Objective Natural killer (NK) cells kill allogeneic cells that lack a class I MHC ligand for clonally distributed killer inhibitory receptors (KIR). Following HLA-mismatched hematopoietic cell transplantation (HCT), donor NK cells might mediate graft-vs-host (GVH) reactions that promote donor chimerism and mediate anti-tumor effects.
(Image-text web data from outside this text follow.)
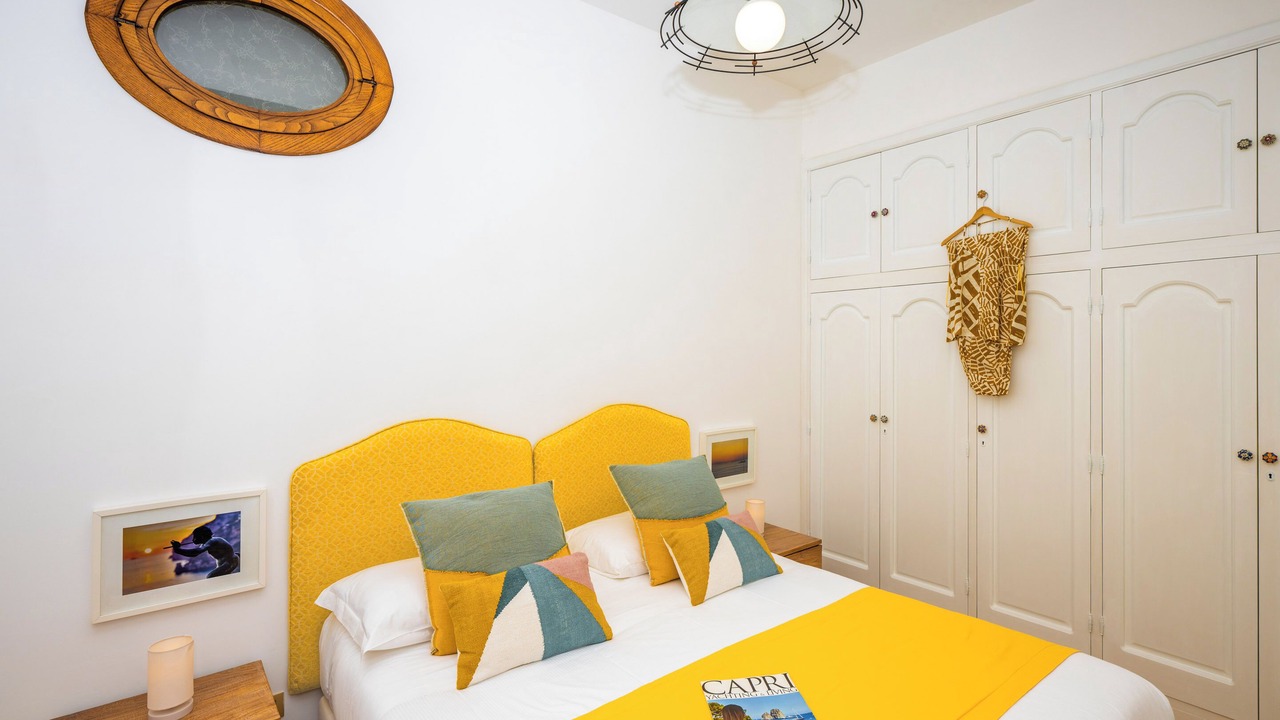 Photo of Bedroom in Montepertuso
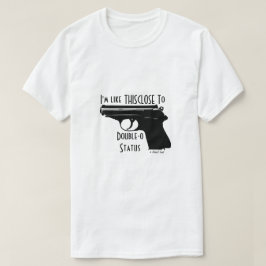 Camiseta Doble-0 Estado A MisterP Shirt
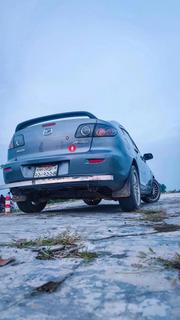 Mazda Axela 2005 Gray for sale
Additionally, recipient NK cells might mediate donor marrow rejection. We have developed a nonmyeloablative approach to haploidentical HCT involving recipient treatment with a T cell–depleting mAb, Medi-507, that can achieve donor engraftment and mixed hematopoietic chimerism without graft-vs-host disease (GVHD). Donor lymphocyte infusions (DLI) are later administered in an effort to achieve graft-vs-leukemia/lymphoma (GVL) effects without GVHD. It is unknown whether NK cell “tolerance” develops in human mixed chimeras. Methods We have addressed these issues in 12 patients receiving Medi-507-based nonmyeloablative haploidentical HCT. Results NK cells recovered relatively early, despite the presence of circulating anti-CD2 mAb, but the majority of initially recovering cells lacked CD2 expression. These NK cells showed a reduced capacity, compared to those from normal donors, to kill class I–deficient targets. No association was detected between KIR mismatches in the host-vs-graft (HVG) or GVH direction and graft or tumor outcomes in this small series. NK cell chimerism did not correlate with chimerism in other lineages in mixed chimeras. NK cell tolerance to the host was not observed in a patient with full donor chimerism. One patient developed NK cell reactivity against donor-derived lymphoblast targets after loss of chimerism, despite the absence of an HVG KIR mismatch. Conclusion Our results do not show an impact of NK cells on the outcome of nonmyeloablative, even T cell–depleted, HCT across haplotype barriers using an anti-CD2 mAb. Our data also raise questions about the applicability of observations made with NK cell clones to the bulk NK cell repertoire in humans.